Ein Begriff, der vielen Menschen bisher noch nicht über den Weg gelaufen ist, ist die Schutzrechtsberühmung. Dabei dient sie dem Schutz immaterieller Güterrechte, also zum Beispiel dem geistigen Eigentum oder einem angemeldeten Patent. Die Schutzrechtsberühmung kennt dabei verschiedene Schritte, die in der Praxis angewendet werden können:

  1. Berechtigungsanfrage
  2. Schutzrechtsverwarnung
  3. Schutzrechtsklage

Die Berechtigungsanfrage

Die Schutzrechtsberühmung kann mit einer Berechtigungsanfrage geltend gemacht werden. Beispielsweise kann ein Unternehmen oder eine Person, die ein Schutzrecht in Anspruch nehmen, ohne, dass es dafür eine Lizenz gibt, befragt werden. In dieser Frage geht es darum, warum das Unternehmen oder die Person meinen, das Bild zum Beispiel ohne Lizenz verwenden zu dürfen.
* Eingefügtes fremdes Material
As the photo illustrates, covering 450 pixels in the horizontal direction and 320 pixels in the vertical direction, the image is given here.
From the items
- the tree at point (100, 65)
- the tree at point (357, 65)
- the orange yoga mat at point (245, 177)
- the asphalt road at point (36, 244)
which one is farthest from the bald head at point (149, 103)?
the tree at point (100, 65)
Übrigens: Eine zu Unrecht durchgeführte Schutzrechtsberühmung kann dazu führen, dass ein Schadenersatz für den Verwarnten entstehen kann. Dieser wird mit der Berechtigungsanfrage jedoch ausgeschlossen. Wichtig bei ihr: Sie soll in erster Linie der Erklärung des Dritten dienen, warum er das Schutzrecht nutzt. Im zweiten Schritt soll eine Möglichkeit gefunden werden, ob der Dritte das geistige Eigentum, das Patent oder ähnliches nicht im Rahmen einer Lizenz nutzen darf.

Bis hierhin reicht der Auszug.